La decollazione di San Giovanni Battista

La decollazione di San Giovanni Battista

di Don Ruggero Gorletti

COMMENTO AL VANGELO DI GIOVEDI’ 29 AGOSTO 2024

Dal vangelo secondo Marco 6,17-29

In quel tempo, Erode aveva mandato ad arrestare Giovanni e lo aveva messo in prigione a causa di Erodìade, moglie di suo fratello Filippo, perché l’aveva sposata. Giovanni infatti diceva a Erode: «Non ti è lecito tenere con te la moglie di tuo fratello». Per questo Erodìade lo odiava e voleva farlo uccidere, ma non poteva, perché Erode temeva Giovanni, sapendolo uomo giusto e santo, e vigilava su di lui; nell’ascoltarlo restava molto perplesso, tuttavia lo ascoltava volentieri.
Venne però il giorno propizio, quando Erode, per il suo compleanno, fece un banchetto per i più alti funzionari della sua corte, gli ufficiali dell’esercito e i notabili della Galilea. Entrata la figlia della stessa Erodìade, danzò e piacque a Erode e ai commensali. Allora il re disse alla fanciulla: «Chiedimi quello che vuoi e io te lo darò». E le giurò più volte: «Qualsiasi cosa mi chiederai, te la darò, fosse anche la metà del mio regno». Ella uscì e disse alla madre: «Che cosa devo chiedere?». Quella rispose: «La testa di Giovanni il Battista». E subito, entrata di corsa dal re, fece la richiesta, dicendo: «Voglio che tu mi dia adesso, su un vassoio, la testa di Giovanni il Battista». Il re, fattosi molto triste, a motivo del giuramento e dei commensali non volle opporle un rifiuto.
E subito il re mandò una guardia e ordinò che gli fosse portata la testa di Giovanni. La guardia andò, lo decapitò in prigione e ne portò la testa su un vassoio, la diede alla fanciulla e la fanciulla la diede a sua madre. I discepoli di Giovanni, saputo il fatto, vennero, ne presero il cadavere e lo posero in un sepolcro.

COMMENTO

Il male ha una brutta caratteristica: è diffusivo di sé. Cioè da un male piccolo ne viene uno grande. Se lasciamo spazio al male, nella nostra vita, le conseguenze saranno peggiori di quello che pensiamo. Questo brano di vangelo ce lo testimonia. Veniamo ai fatti. Il re Erode da un banchetto per il suo compleanno, banchetto a cui partecipano, come è ovvio, le persone più in vista del suo Paese. Un consesso, probabilmente, di uomini non più tanto giovani. Una ragazza, Salomè, figlia di Erodiade, la moglie del fratello di Erode che ha abbandonato il marito legittimo e ora vive con il re suo cognato, entra nella sala del banchetto, e incanta i suoi anziani spettatori con la sua bellezza e le sue movenze. Li ammalia al punto da far perdere la testa a re Erode, che si lascia andare a parole sconsiderate: «qualsiasi cosa mi chiederai, te la darò, fosse anche la metà del mio regno». La ragazza corre dalla madre. Non sa cosa chiedere. È una bella ragazza, capace di ammaliare, ma è vuota: può chiedere quello che vuole e non sa cosa chiedere. Erodiade, la madre, prende la palla al balzo, e trova il sistema di liberarsi della fastidiosa presenza di Giovanni Battista, che le rimproverava pubblicamente la sua relazione adulterina: Erodiade era, diremmo oggi, una «divorziata-risposata», aveva cioè abbandonato il proprio coniuge legittimo per convivere con un altro uomo, il re Erode, che tra l’altro era fratello del marito.

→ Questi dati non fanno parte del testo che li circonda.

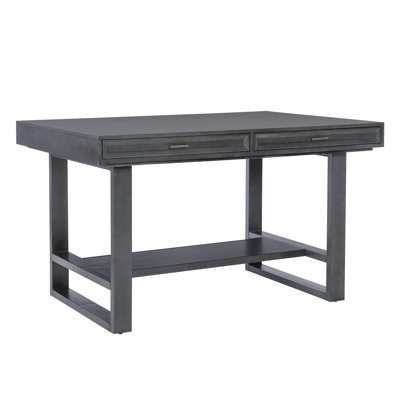 Kylan Dining Table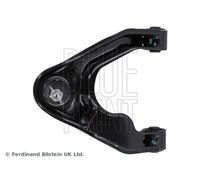 Blueprint ADN186146 Wheel Suspension Track Control Trailing Arm Front Left Upper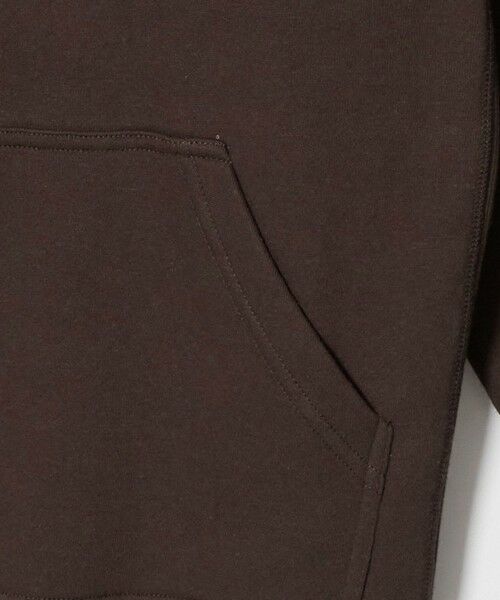 green label relaxing / グリーンレーベル リラクシング スウェット | 【別注】【WEB限定】＜3/2 WORKS＞クラシック スウェットシャツ | 詳細8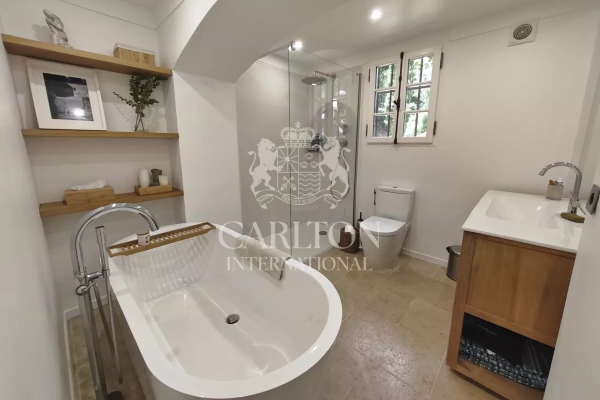 Maison de luxe à vendre à Cabris, 3 490 000 €, Photo 7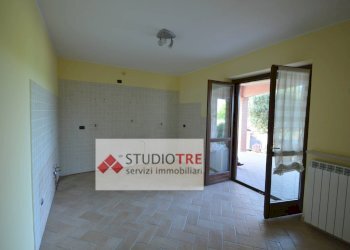 Foto 23 - Villa Via Leonardo da Vinci
 
14, Villanova d'Ardenghi - foto 23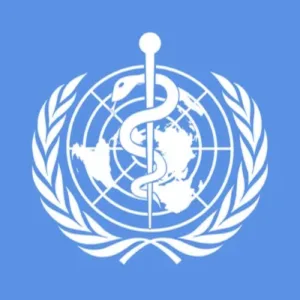 New Guidelines on the Use of GLP-1 Medication for Managing Weight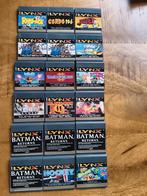 Heel veel games Atari Lynx plus opbergtas, Ophalen, Muziek, Atari Lynx, 1 speler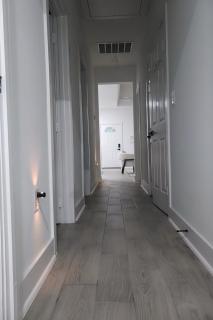 The Houston Grand Retreat 20 Mins from Downtown - Houston - 3
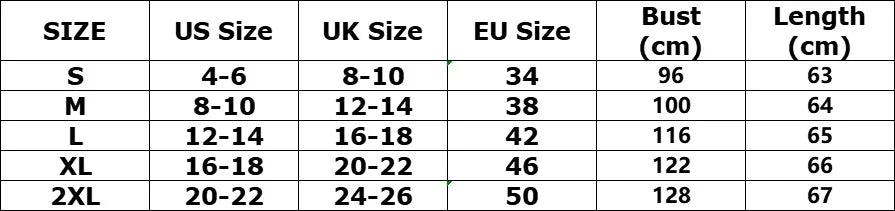 Pullover Women Shirt Slim Waisted Office Tops Casual Blouse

La ragazza entra di corsa nella sala, non le pare vero di avere tutti gli occhi addosso, e aggiunge particolari suoi alla richiesta della madre, facendola propria: vuole subito, su un vassoio, la testa del Battista.

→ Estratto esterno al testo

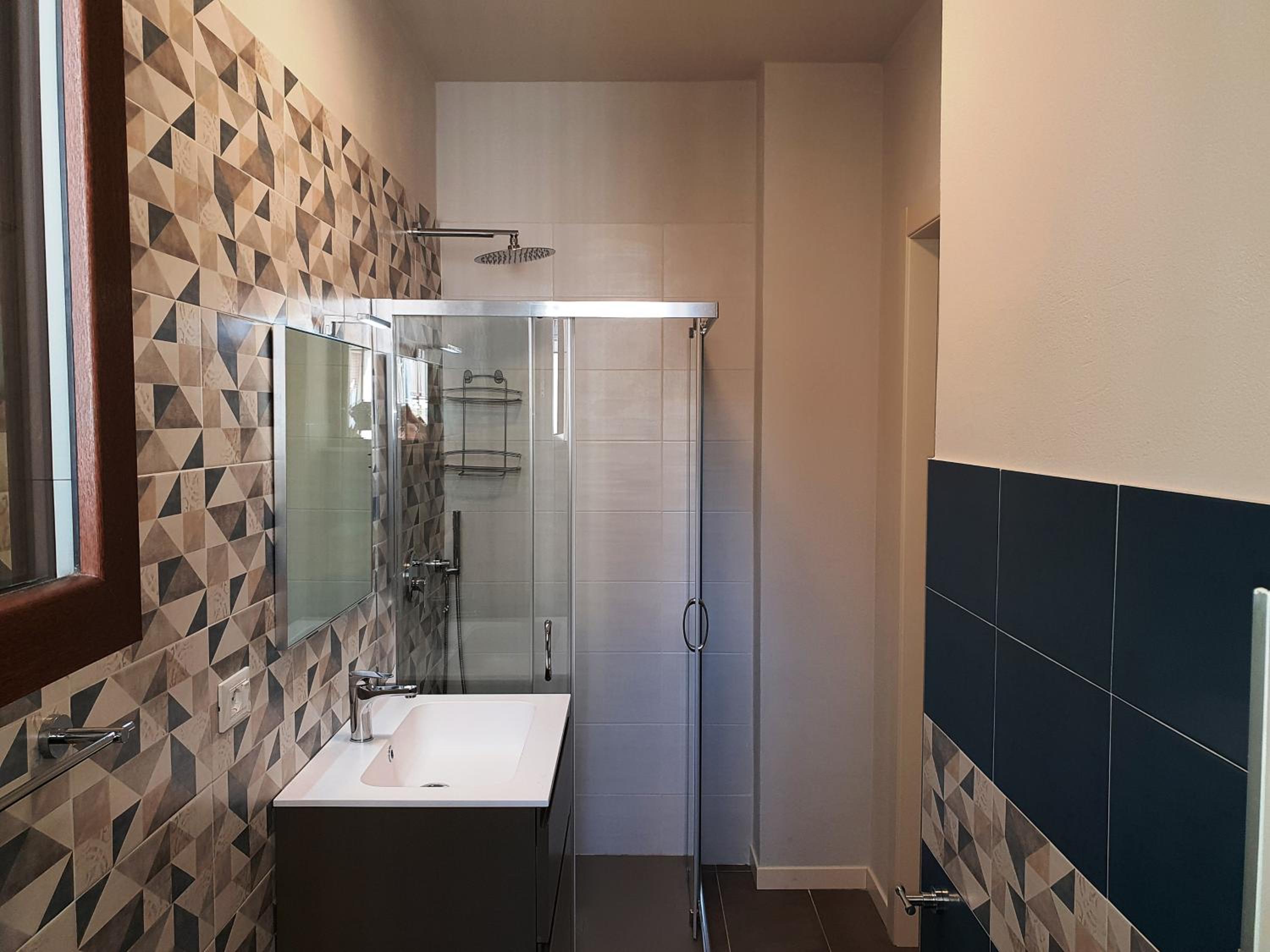 Apartment - Photo 44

La richiesta riempie di tristezza Erode, ma oramai non ha più la forza di dire di no. Si trova impastoiato nelle conseguenze della propria stupidità. E il banchetto termina con l’orrore di una testa mozzata che passa su un vassoio in mezzo ai commensali.

Da un balletto un po’ lascivo ci è scappato il morto. Un male piccolo ne ha prodotto uno più grande. Ma questo è potuto succedere perché il tutto si è sviluppato nel contesto di una situazione di peccato abituale: la relazione illecita tra Erode e la cognata Erodiade. Il peccato genera male e morte, anche se ci alletta. Chiediamo al Signore di darci la forza di opporci al peccato, in particolare di non cadere in situazioni di peccato abituale, di darci la forza di uscirne, se ci siamo finiti. Perché il peccato rovina la nostra vita: quella presente e quella eterna.